I would try some BettaFix to help heal her wounds.


----------



## Splinter492 (Aug 24, 2009)

okay thank you, should i remove the aggressive female that attacked her or just the new girl?


----------



## dramaqueen (Jul 7, 2008)

I would remove the one that was attacked.


----------



## sumsum (Aug 24, 2009)

I would remove the one that attacked so the attacked one dosen't get stressed out or harmed by the net.


----------



## Splinter492 (Aug 24, 2009)

should i put her back later on or separate her completely?


----------



## dramaqueen (Jul 7, 2008)

I don't know. It probably messed up the pecking order when you added the new one. You could try it and keep an eye on them and remove her again if there is a problem.


----------



## Splinter492 (Aug 24, 2009)

there was just two in there then i added this one and she got attacked and when i removed her my second of the two was getting attacked so i just removed the aggressive one all together. i guess she is too aggressive. =(


----------



## dramaqueen (Jul 7, 2008)

You need at least 4 females to spread out the aggression. I suggest getting another female.


----------



## Splinter492 (Aug 24, 2009)

okay ill go get another, as soon as i can get all my homework done =P always love an excuse to get another betta =D


----------



## dramaqueen (Jul 7, 2008)

What size is your tank?
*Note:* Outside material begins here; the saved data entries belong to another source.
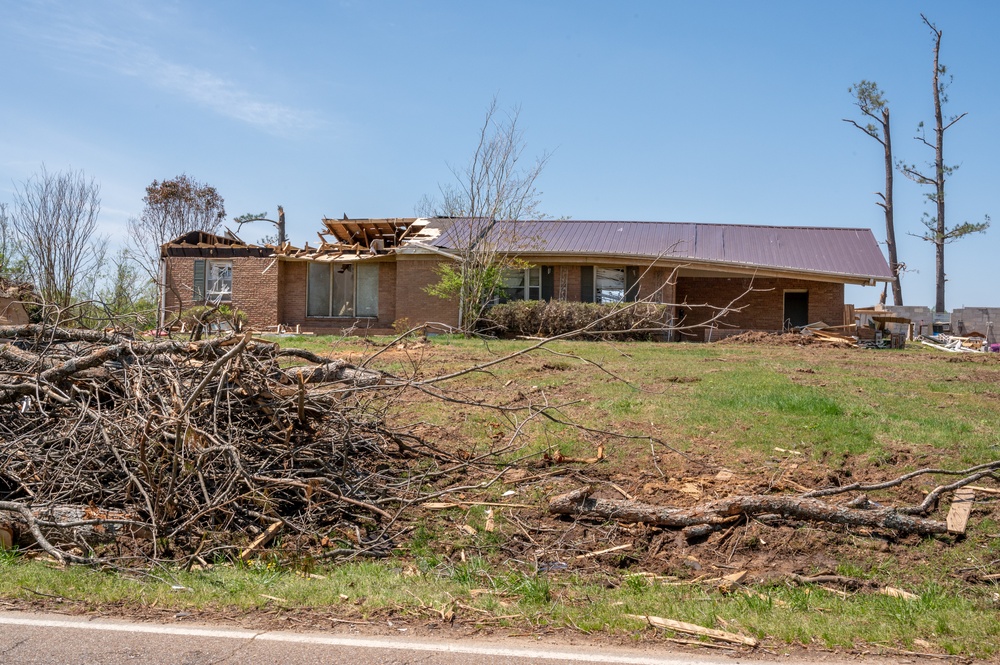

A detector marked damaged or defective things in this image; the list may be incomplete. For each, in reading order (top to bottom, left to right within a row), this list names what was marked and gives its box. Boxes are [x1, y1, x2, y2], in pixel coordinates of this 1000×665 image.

damaged window [304, 262, 378, 316]
damaged brick house [160, 218, 896, 340]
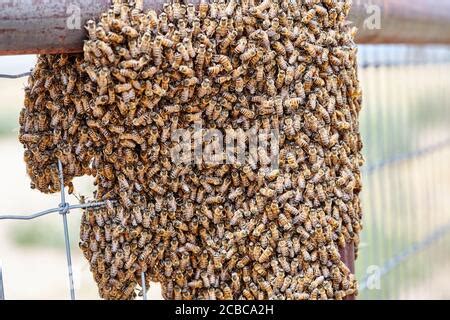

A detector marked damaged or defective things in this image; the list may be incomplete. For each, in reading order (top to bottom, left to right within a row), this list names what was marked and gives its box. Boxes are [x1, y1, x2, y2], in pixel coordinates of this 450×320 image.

rusted steel surface [1, 0, 450, 55]
rusty metal post [1, 0, 450, 55]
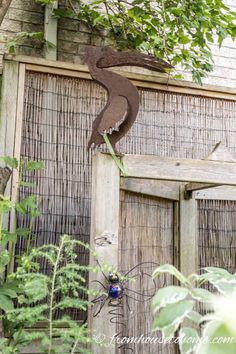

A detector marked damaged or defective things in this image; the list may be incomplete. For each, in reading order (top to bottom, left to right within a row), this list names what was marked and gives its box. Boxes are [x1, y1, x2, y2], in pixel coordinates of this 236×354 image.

rusted metal surface [85, 46, 171, 151]
rusty metal bird sculpture [85, 46, 172, 151]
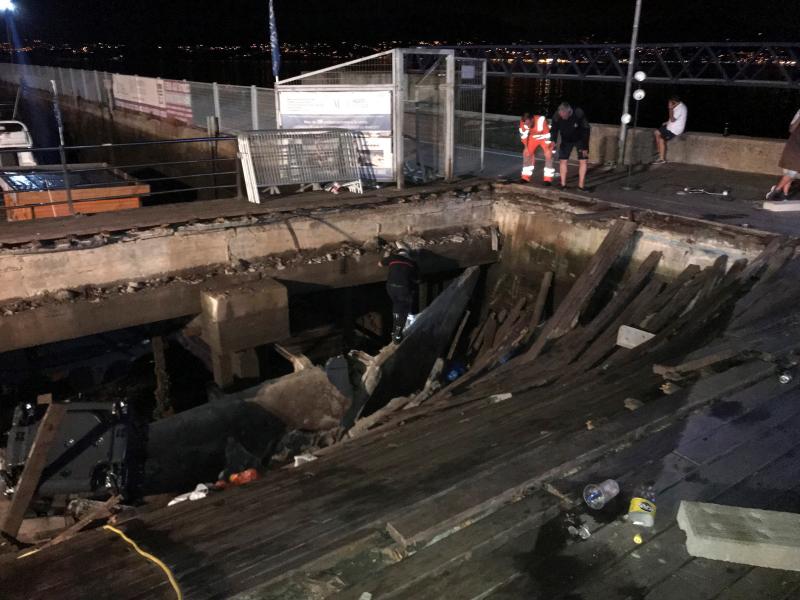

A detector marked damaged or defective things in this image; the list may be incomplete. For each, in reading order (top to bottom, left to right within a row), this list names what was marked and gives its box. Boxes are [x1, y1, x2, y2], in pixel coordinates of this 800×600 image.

broken wooden plank [1, 404, 67, 540]
broken concrete slab [680, 496, 800, 572]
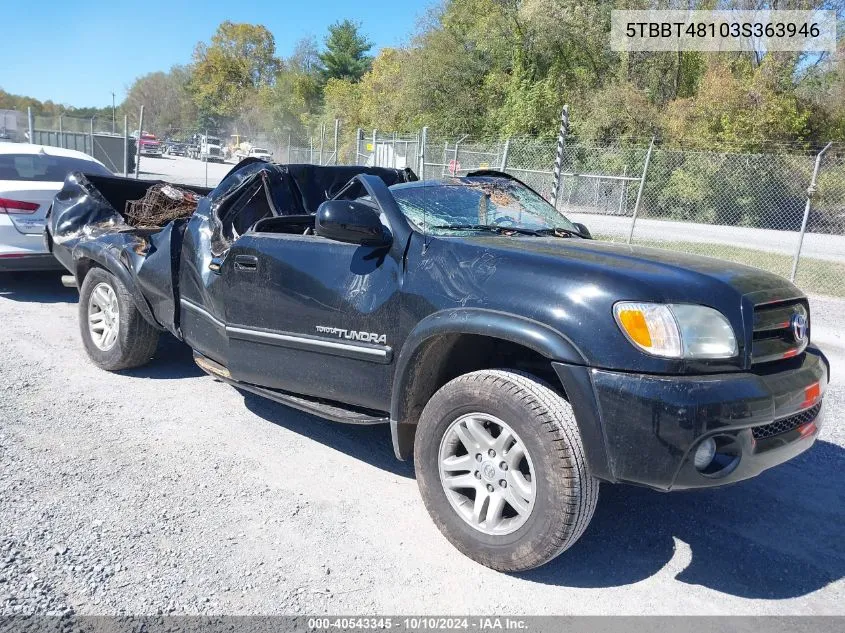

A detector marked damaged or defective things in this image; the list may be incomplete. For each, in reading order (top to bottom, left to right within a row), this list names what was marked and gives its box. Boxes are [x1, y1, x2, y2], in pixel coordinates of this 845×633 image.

crushed truck cab [44, 159, 824, 572]
damaged black pickup truck [42, 159, 828, 572]
shattered windshield [390, 177, 580, 236]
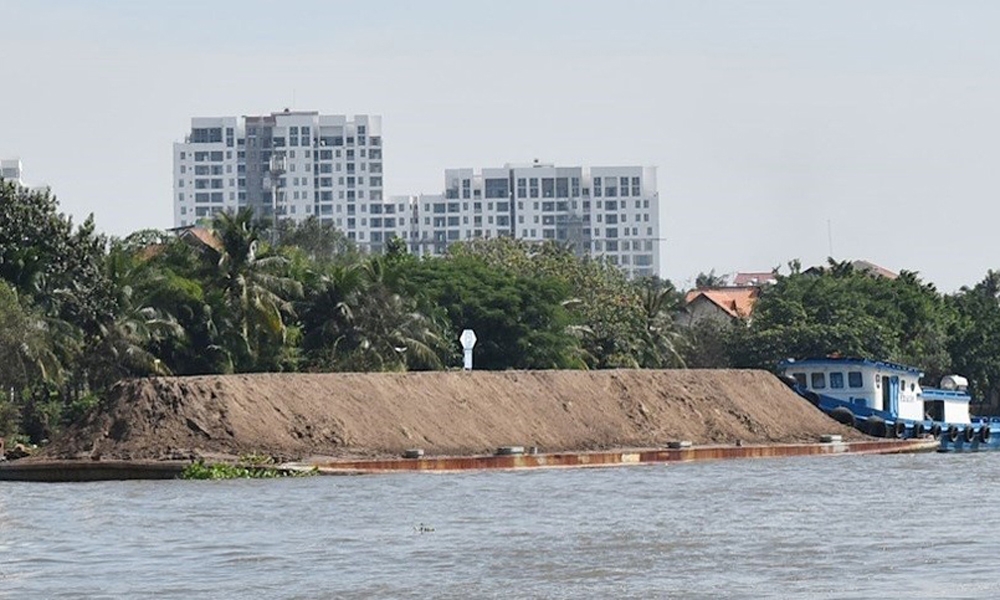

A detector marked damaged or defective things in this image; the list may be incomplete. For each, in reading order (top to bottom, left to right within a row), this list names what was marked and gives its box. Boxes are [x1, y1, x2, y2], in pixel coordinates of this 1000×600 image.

rusty barge hull [304, 438, 936, 476]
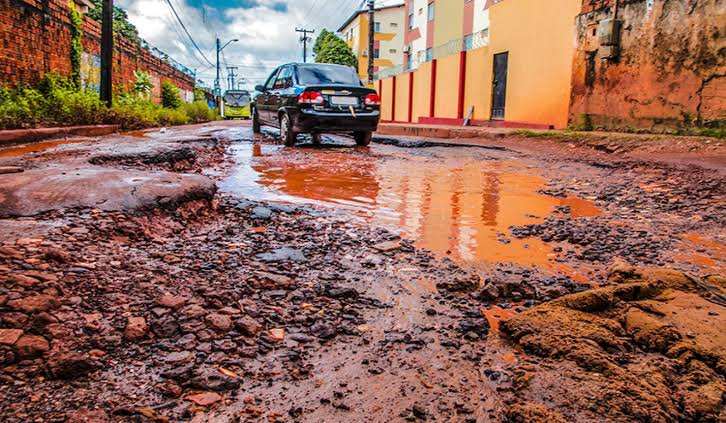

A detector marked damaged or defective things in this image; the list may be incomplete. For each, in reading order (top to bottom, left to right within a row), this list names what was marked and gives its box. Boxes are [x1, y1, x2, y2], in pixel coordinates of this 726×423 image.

You need at least a 10 gallon for a sorority to work.


----------



## 5green (Jul 31, 2009)

Splinter492 said:


> okay ill go get another, as soon as i can get all my homework done =P always love an excuse to get another betta =D


 can you tell me some i ran out of excuses around the 3rd one lol :-D


----------



## Splinter492 (Aug 24, 2009)

its a 10 gallon, say mom dramaqueen on the betta forum said i need at least 4 bettas in this tank for them to be happy and not kill eachother.


----------



## dramaqueen (Jul 7, 2008)

To Splinter's mom: It would really be best, in orderfor the sorority to work, to have 4 or more females to spread out the aggression so they will be happy and not kill each other. lol


----------



## Splinter492 (Aug 24, 2009)

the poor girl died over night (R.I.P). =,(
thanks for the excuse thingy lol.


----------



## dramaqueen (Jul 7, 2008)

I'm so sorry!


----------



## Vikki81207 (May 27, 2009)

I'm so sorry!


----------



## AlexXx (Aug 23, 2009)

lots of fish dieing this week... so sad


----------



## Splinter492 (Aug 24, 2009)

im so sad =,( she was so amazing! probably the only double tail female iv seen where i live.


----------



## sunkissedinCA (May 7, 2009)

im sorry about your girl


----------



## Splinter492 (Aug 24, 2009)

thanks for the support guys =)


----------



## CodeRed (Jun 11, 2009)

Splinter492 said:


> thanks for the support guys =)


It's what we're here for


----------



## Splinter492 (Aug 24, 2009)

=D


----------



## ifish (Apr 30, 2009)

once you hang here enough scaning the posts you learn how to heal bettas


----------